__题目说明 A__. 列出下方各行中所有含有字符串“Given”的行,大小写须一致。

__节选原文__.
想象在不远的将来,你拥有一个智能电话,这个电话与位于云端的个人数字助理(PDA)捆绑在一起。你为PDA设定了一个性感的女声,在你细碎零散的数字生活里,不论是电邮或社交媒体账号,还是日历、相簿和通讯录,她都能做到无孔不入。她比你的母亲、妻子、朋友,甚至你的心理医生更懂你。
她在英语交流上毫无障碍;在日常事务上与你无话不谈;她能迅速而准确得接梗。她的声音伴你安眠,也向你道早安。当她离线时,你感到惊慌。你幸福与否与她息息相关。所以,自然地,你爱上了她。偶尔,你会感到疑惑,她是否真的能够回应你的感受,并且她是否真的能够感受任何东西。但是,她温暖低沉的声音,以及她衬托你自恋欲的完美能力,超越了这些已有的怀疑。唉,在你意识到她正和无数的顾客进行着同样亲密的对话时,你的迷恋最终冷却了。
当然,这只是电影《她》中的一个情节。在这部电影中,正经历着寡淡无味生活的西奥多·托姆布雷爱上了他的PDA软件萨曼莎。
Can We Quantify Machine Consciousness?
Artificial intelligence might endow some computers with self-awareness. Here’s how we’d know
在接下来的几十年,这种科幻场景将会成为普遍现实。深度机器学习,语音识别,以及其他相关技术已经获得了巨大进步,亚马逊的Alexa,苹果的Siri,谷歌的Now,以及微软的Cortana纷纷出现。这些虚拟化个人助手将会持续进化,最终人们将难辨真伪。除此之外,它们将被赋予完美的记忆力,稳定性和忍耐力等等人类并不具备的特质。
机器对人类品质的超强模仿力引发了科学、心理学、哲学和伦理学的一系列深刻问题。这些仿真技术最终会颠覆我们对自身、人类例外主义(human exceptionalism),以及人类在诸多宏大体系中的存在问题的思考。
在这里,我们将考察这个虚拟国度的智能层面以及这一层面未来的发展。我们的观点是,只要这些机器是在现今计算体系结构上发展起来的,它们也许能够像人那样行动——我们也许也倾向于这样看待它们——但事实上,它们无法获得任何实质感受。然而,如果计算机以类脑的方式构建,它们可以获得真正的意识。
对数字计算机的信念就是我们的时代信念——编程,将给予我们所想要的任何东西,就像希腊神话中哺育一切的丰饶角(Cornucopia)。确实,硅谷行家们认为,数字计算机将重复并最终超越人类所能做的一切。
但是,足够智能的计算机一定拥有意识吗?其中一个回答来自计算主义者(Computationalist)。计算主义对于心灵的研究,在当代哲学、心理学和神经科学中占据统治地位。计算主义持有如下立场:所有的心灵状态,比如,对于牙痛非常可怕的意识经验,或者从伴侣身上所感受的爱,都是计算状态。这些心灵状态完全是与之相关的感觉输入、行为输出,以及其他计算状态之间的功能关系的表征。也即,大脑是一个复杂的输入—输出装置,计算和处理这个世界的符号表征。大脑就是计算机,而我们的心灵则是软件。

__题目说明 B__. 抄录节选原文中从“在这里,我们将考察这个虚拟国”一直到“并最终超越人类所能做的一切。”的全部文字。

__原始材料__.
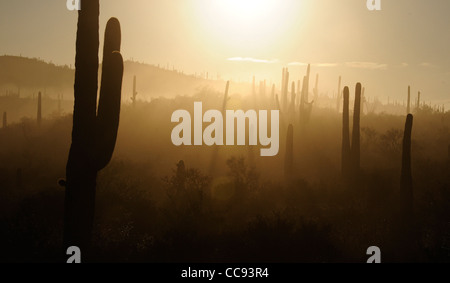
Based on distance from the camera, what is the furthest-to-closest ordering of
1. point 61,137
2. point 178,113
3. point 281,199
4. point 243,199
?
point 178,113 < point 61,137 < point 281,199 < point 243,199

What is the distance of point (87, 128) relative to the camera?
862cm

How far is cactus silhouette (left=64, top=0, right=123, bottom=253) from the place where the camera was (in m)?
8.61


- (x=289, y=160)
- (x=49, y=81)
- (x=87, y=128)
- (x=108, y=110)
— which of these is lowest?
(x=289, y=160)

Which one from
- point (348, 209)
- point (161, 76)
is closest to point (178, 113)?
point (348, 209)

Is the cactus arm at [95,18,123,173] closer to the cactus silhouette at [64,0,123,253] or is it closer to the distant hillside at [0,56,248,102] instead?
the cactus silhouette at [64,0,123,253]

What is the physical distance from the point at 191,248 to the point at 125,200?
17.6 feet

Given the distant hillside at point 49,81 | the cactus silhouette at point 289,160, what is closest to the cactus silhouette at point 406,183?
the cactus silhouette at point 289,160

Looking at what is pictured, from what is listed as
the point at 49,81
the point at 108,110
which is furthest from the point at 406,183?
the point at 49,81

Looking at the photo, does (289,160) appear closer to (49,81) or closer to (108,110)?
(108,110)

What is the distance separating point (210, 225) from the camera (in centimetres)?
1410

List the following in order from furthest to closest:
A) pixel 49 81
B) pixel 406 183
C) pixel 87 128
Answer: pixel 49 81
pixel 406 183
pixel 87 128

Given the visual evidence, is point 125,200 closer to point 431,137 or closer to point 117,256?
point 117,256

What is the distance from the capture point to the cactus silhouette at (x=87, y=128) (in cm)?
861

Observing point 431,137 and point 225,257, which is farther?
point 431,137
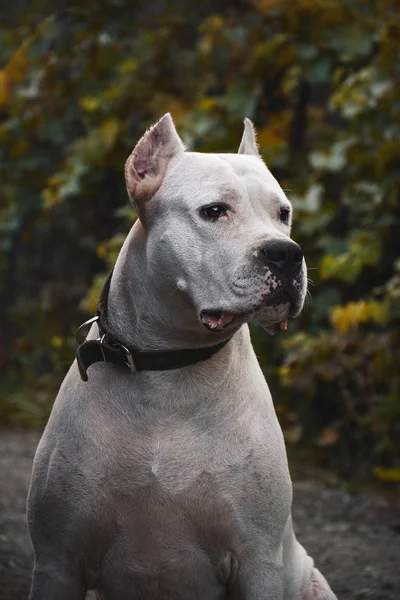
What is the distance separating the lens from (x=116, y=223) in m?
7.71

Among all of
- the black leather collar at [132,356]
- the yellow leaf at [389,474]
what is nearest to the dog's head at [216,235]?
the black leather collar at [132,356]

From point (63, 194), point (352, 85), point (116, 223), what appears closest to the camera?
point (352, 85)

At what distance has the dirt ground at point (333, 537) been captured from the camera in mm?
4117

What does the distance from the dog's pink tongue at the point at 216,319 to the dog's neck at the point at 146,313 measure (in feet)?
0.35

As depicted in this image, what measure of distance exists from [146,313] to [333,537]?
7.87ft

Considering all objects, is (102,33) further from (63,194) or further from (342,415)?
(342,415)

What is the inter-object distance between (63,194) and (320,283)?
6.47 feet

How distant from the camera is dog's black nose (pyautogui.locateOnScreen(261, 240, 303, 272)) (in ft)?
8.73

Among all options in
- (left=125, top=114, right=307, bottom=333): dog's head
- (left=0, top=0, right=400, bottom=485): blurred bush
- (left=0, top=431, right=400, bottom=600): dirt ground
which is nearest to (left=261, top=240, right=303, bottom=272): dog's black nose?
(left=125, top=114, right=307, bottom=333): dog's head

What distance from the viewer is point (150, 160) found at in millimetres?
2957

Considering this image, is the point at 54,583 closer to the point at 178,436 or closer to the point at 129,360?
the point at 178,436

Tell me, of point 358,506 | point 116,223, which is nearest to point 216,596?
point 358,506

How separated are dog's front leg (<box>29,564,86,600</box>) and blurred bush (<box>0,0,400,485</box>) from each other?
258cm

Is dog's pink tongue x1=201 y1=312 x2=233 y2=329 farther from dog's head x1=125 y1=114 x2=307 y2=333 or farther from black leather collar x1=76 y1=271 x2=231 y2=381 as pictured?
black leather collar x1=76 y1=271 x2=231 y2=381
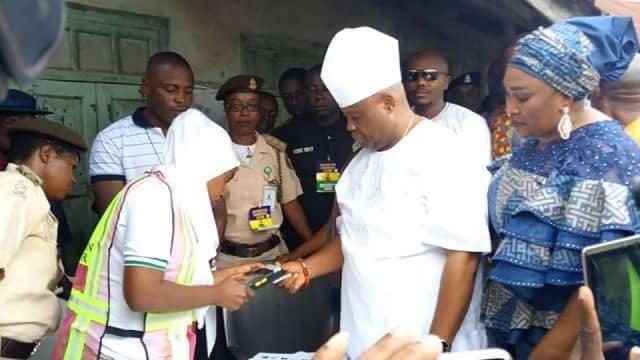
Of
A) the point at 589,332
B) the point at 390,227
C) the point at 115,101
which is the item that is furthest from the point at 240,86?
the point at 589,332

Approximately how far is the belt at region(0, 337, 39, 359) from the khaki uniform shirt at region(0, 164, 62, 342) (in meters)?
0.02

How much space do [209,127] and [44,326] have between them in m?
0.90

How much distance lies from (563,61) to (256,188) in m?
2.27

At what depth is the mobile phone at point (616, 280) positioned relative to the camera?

__结果 A__.
Given the distant hillside at point 49,81 | the cactus silhouette at point 289,160, what is closest to the cactus silhouette at point 406,183?
Given the visual evidence, is point 125,200 closer to point 431,137 or closer to point 117,256?

__结果 B__.
在这里,我们将考察这个虚拟国度的智能层面以及这一层面未来的发展。我们的观点是,只要这些机器是在现今计算体系结构上发展起来的,它们也许能够像人那样行动——我们也许也倾向于这样看待它们——但事实上,它们无法获得任何实质感受。然而,如果计算机以类脑的方式构建,它们可以获得真正的意识。
对数字计算机的信念就是我们的时代信念——编程,将给予我们所想要的任何东西,就像希腊神话中哺育一切的丰饶角(Cornucopia)。确实,硅谷行家们认为,数字计算机将重复并最终超越人类所能做的一切。